Entries from a spatial question set:
------------------------------------------------------------

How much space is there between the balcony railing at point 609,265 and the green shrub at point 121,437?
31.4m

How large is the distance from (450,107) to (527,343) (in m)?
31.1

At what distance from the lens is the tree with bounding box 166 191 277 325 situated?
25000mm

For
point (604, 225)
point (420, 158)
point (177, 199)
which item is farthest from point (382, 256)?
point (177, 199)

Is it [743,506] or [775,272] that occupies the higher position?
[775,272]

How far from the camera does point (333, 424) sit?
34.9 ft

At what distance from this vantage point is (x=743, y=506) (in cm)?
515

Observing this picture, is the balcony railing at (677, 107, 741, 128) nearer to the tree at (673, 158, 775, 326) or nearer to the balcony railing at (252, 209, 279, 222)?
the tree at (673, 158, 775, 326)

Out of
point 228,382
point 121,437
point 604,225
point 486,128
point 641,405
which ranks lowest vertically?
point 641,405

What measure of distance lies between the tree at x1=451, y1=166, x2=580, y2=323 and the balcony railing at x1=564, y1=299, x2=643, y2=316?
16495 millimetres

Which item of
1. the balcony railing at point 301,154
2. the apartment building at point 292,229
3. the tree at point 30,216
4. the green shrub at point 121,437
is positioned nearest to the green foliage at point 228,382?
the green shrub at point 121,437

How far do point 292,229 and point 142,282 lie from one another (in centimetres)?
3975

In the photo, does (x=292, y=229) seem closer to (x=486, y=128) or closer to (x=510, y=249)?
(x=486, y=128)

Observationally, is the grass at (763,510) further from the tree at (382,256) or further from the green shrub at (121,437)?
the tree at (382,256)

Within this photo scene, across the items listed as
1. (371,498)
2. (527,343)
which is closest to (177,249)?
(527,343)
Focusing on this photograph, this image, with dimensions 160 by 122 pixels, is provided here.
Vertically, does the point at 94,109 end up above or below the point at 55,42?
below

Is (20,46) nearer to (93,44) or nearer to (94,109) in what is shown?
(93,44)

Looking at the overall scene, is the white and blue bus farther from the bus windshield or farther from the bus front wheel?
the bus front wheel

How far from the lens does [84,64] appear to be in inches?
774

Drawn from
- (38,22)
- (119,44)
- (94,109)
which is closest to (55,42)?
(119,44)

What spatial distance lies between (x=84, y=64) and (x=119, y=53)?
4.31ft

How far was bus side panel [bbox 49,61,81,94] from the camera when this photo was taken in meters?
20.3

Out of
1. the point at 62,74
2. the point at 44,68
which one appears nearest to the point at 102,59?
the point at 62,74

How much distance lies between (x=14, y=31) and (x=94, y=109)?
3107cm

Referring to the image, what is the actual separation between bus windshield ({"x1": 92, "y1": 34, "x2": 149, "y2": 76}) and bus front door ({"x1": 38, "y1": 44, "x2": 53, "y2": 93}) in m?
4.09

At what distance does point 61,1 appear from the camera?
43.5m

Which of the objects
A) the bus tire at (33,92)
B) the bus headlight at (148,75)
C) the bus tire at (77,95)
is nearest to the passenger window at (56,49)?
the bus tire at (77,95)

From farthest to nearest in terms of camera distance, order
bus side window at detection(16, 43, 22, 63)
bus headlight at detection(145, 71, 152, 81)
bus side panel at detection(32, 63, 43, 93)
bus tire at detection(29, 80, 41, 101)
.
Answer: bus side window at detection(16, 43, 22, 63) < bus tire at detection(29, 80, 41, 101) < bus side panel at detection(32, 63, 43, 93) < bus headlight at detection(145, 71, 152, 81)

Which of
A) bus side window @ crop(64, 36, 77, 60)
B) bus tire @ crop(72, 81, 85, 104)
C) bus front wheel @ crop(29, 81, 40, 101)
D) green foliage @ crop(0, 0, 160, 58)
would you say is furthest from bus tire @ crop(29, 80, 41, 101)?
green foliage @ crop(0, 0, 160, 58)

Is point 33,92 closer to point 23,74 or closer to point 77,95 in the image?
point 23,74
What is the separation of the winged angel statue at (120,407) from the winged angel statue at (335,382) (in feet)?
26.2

------------------------------------------------------------

### Do this
Copy all of the entries above word for word, with no changes to any line.

### Solved exercise
How much space is there between the balcony railing at point 609,265 and the green shrub at point 121,437?
31.4m

How large is the distance from (450,107) to (527,343) (in m)?
31.1

At what distance from the lens is the tree with bounding box 166 191 277 325 situated?
25000mm

For
point (604, 225)
point (420, 158)
point (177, 199)
which item is farthest from point (382, 256)?
point (177, 199)

Is it [743,506] or [775,272] that occupies the higher position?
[775,272]

How far from the camera does point (333, 424) sit?
34.9 ft

At what distance from this vantage point is (x=743, y=506) (in cm)?
515

Observing this picture, is the balcony railing at (677, 107, 741, 128) nearer to the tree at (673, 158, 775, 326) or nearer to the balcony railing at (252, 209, 279, 222)?
the tree at (673, 158, 775, 326)

Out of
point 228,382
point 121,437
point 604,225
point 486,128
point 641,405
which ranks lowest vertically?
point 641,405

What measure of distance lies between the tree at x1=451, y1=166, x2=580, y2=323 and the balcony railing at x1=564, y1=299, x2=643, y2=316?
16495 millimetres

Which item of
1. the balcony railing at point 301,154
2. the apartment building at point 292,229
3. the tree at point 30,216
4. the green shrub at point 121,437
is positioned nearest to the green foliage at point 228,382?
the green shrub at point 121,437

How far do point 292,229 and point 142,282 lie from one another (in centimetres)?
3975

In the photo, does (x=292, y=229) seem closer to (x=486, y=128) or closer to (x=510, y=249)?
(x=486, y=128)

Observationally, is the grass at (763,510) further from the tree at (382,256) or further from the green shrub at (121,437)?
the tree at (382,256)

Within this photo scene, across the items listed as
1. (371,498)
2. (527,343)
which is closest to (177,249)?
(527,343)
Focusing on this photograph, this image, with dimensions 160 by 122 pixels, is provided here.
Vertically, does the point at 94,109 end up above or below the point at 55,42?
below

Is (20,46) nearer to (93,44) or nearer to (94,109) in what is shown?
(93,44)

Looking at the overall scene, is the white and blue bus farther from the bus windshield or farther from the bus front wheel?
the bus front wheel

How far from the lens does [84,64] appear to be in inches?
774

Drawn from
- (38,22)
- (119,44)
- (94,109)
which is closest to (55,42)?
(119,44)

What spatial distance lies between (x=84, y=64) and (x=119, y=53)?
4.31ft

How far was bus side panel [bbox 49,61,81,94] from the camera when this photo was taken in meters?
20.3

Out of
1. the point at 62,74
2. the point at 44,68
which one appears nearest to the point at 102,59?
the point at 62,74

How much distance lies between (x=14, y=31) and (x=94, y=109)?
3107cm

Referring to the image, what is the actual separation between bus windshield ({"x1": 92, "y1": 34, "x2": 149, "y2": 76}) and bus front door ({"x1": 38, "y1": 44, "x2": 53, "y2": 93}) in m?
4.09

At what distance does point 61,1 appear from the camera?
43.5m

Which of the objects
A) the bus tire at (33,92)
B) the bus headlight at (148,75)
C) the bus tire at (77,95)
is nearest to the passenger window at (56,49)?
the bus tire at (77,95)

From farthest to nearest in terms of camera distance, order
bus side window at detection(16, 43, 22, 63)
bus headlight at detection(145, 71, 152, 81)
bus side panel at detection(32, 63, 43, 93)
bus tire at detection(29, 80, 41, 101)
.
Answer: bus side window at detection(16, 43, 22, 63) < bus tire at detection(29, 80, 41, 101) < bus side panel at detection(32, 63, 43, 93) < bus headlight at detection(145, 71, 152, 81)

Which of
A) bus side window @ crop(64, 36, 77, 60)
B) bus tire @ crop(72, 81, 85, 104)
C) bus front wheel @ crop(29, 81, 40, 101)
D) green foliage @ crop(0, 0, 160, 58)
would you say is furthest from bus tire @ crop(29, 80, 41, 101)?
green foliage @ crop(0, 0, 160, 58)

Is point 33,92 closer to point 23,74 or closer to point 77,95 in the image?
point 23,74
What is the separation of the winged angel statue at (120,407) from the winged angel statue at (335,382) (in feet)?
26.2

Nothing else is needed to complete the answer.